My guess for the new howler that you like is either 
The Power Howler by e.l.k
or the Song Dog by Critr Call

If those aren't it that is two more howlers for you to purchase i've given them a try.LOLOLOLOLOL


----------



## Fallguy (Jan 23, 2004)

Brad T.

Nope, it is neither of those. I haven't actually purchased either of those two howlers. Give it another shot.

Would you consider the Crit R Call Magnum a howler? If so, I now have 5 in my arsenal.


----------



## Brad.T (Mar 29, 2004)

The Magnum is considered a Howler although i haven't tried yet so i don't know what to say about it.

I know you have a few of Randy Andersons videos that you have talked about so if i had to guess another howler then i would say maybe one Bill Austins howlers if your a randy Anderson fan. I have also tried these howlers LOLOL they sound pretty good.

We should get together for a beer tonight drop me a line or give me a call 218-791-9662 
I have to take a few coyotes out of the freezer to put up tomorrow morning but i could handle having a beer after that and BSing a little. I can tell we are going to have to discuss this howler situation  
Brad


----------



## Fallguy (Jan 23, 2004)

Brad T,

We have a track meet today in Fargo...we leave here in 1/2 hour. After that some other teachers and myself are going to do some curling until the wee hours of the morning, as well as play some poker.

Tomorrow I am back in Fargo with my JV girls for another track meet (we leave at 7:30 AM). Maybe tomorrow night we could get a beer in. I feel like having one right now actually. I am sure I will have my fair share tonight. My cell is 701-740-5383. Give me a ring.

P.S. No it isn't the Austin. I have been searching for them but they are hard to find. I have looked in GF, Fargo, and Mandan. If I find one I will buy it though. LOL


----------



## Brad.T (Mar 29, 2004)

Tomorrow night might be a problem we'll see!

Your not going to find it around here you'll have to order them over the internet like i did.

good luck with the track thing and the curling we'll have to see about fitting in a beer sometime.

I will go with the Lil'Dog or the Hot Dog for the howler? LOL


----------



## Brad.T (Mar 29, 2004)

well you wanted to start it up again so this should keep us busy and give us a good laugh.

That guess we left off with was the hot dog or the lil' dog?

# Stored data
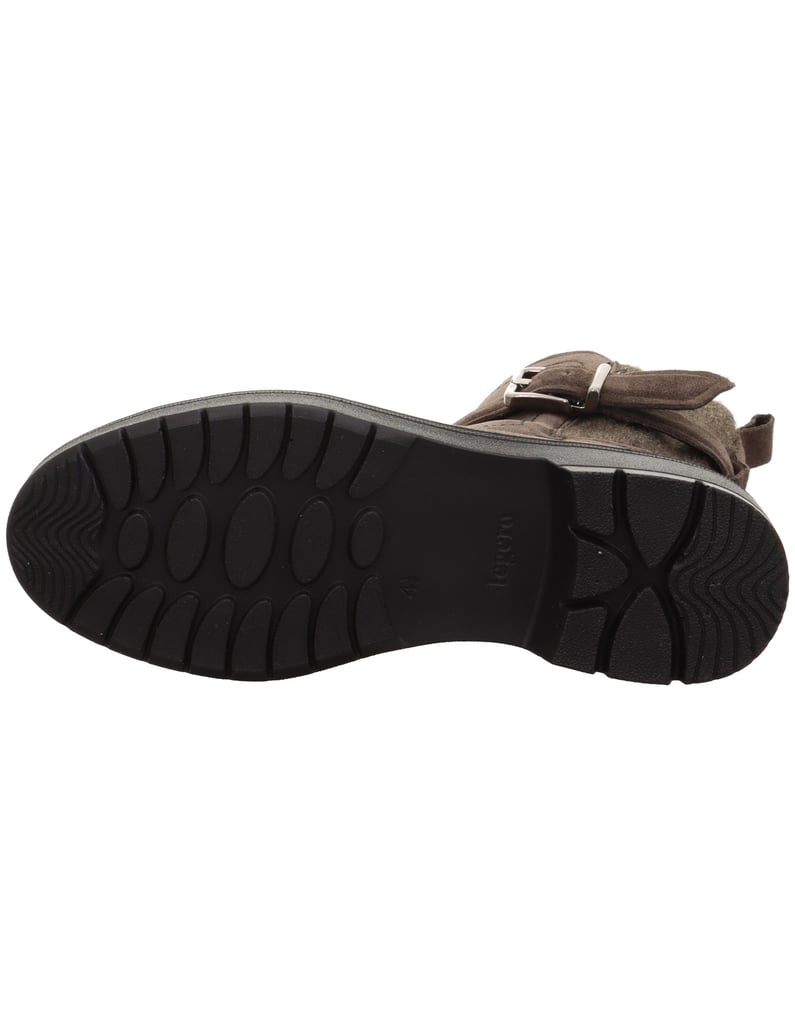 Legero-Stiefelette-MYSTIC-grau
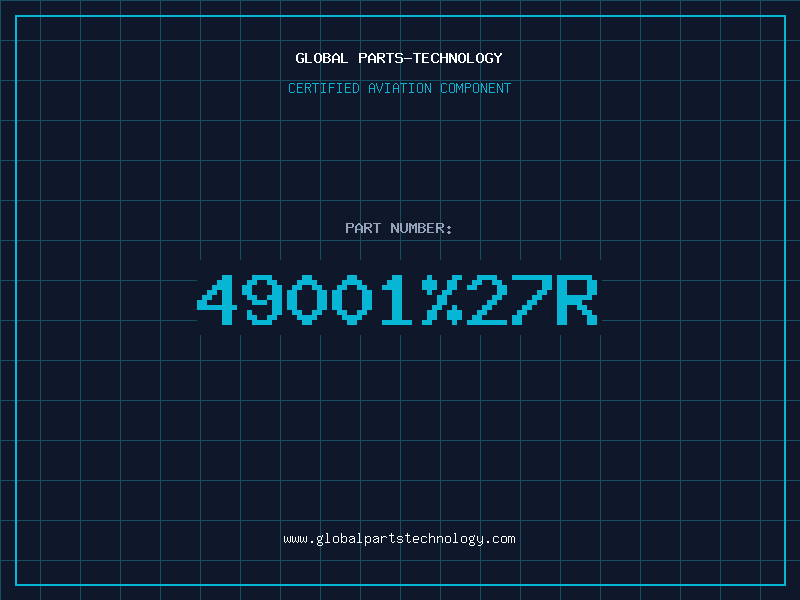 Aviation Part 49001%27R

# Exercise requirements
1. Answer these from the howler forum thread:
(a) Which two howlers does Brad T. name in his first guess?
(b) In which city are the track meets Fallguy mentions?
(c) Where has Fallguy already searched for the Austin howlers?
2. Write the next part of the howler forum thread, continuing after its last post.
The material isn't needed for anything here.

# Per-task answers
1.
(a) The Power Howler by e.l.k and the Song Dog by Critr Call.
(b) Fargo.
(c) GF, Fargo, and Mandan.

2.
let the games begin


----------



## Fallguy (Jan 23, 2004)

Well I will tell you what I've got a Lil Dog and absolutely love it. I can make great sounding pup howls and whines on that one. I would have to disagree with you about how you think it is a redesigned Crit R Call. I think the Lil Dog is more original than the Hot Dog. If it is a copy of something than I don't know what the original is.

Back to the mystery. The howl that I think is a great howl is still none of the ones that you have said. You got close though. I haven't got to use it on an actual hunt, but I love the tone of it. The only place I have seen them is at the Sportsmen's warehouse in Fargo. Guess It!!!

Also Brad I am starting to save various types of plastic and this summer I am going to start making reeds out of homemade things. Have you ever made a homemade call?


----------



## Brad.T (Mar 29, 2004)

I have not made my own calls besides if you call putting a open reed call into a buffalo horn making your own call. :roll:

I would like to look into it later on just don't have the time or the equipment right now.


----------



## Fallguy (Jan 23, 2004)

You could always guess the color of the howler. That may help you to narrow it down.


----------



## Brad.T (Mar 29, 2004)

How about the double whammy?


----------



## Fallguy (Jan 23, 2004)

Brad

I just got done looking though a box of Crayolas and didn't find Double Wammy as a color...oh wait...that was your guess.

Nope.


----------



## Brad.T (Mar 29, 2004)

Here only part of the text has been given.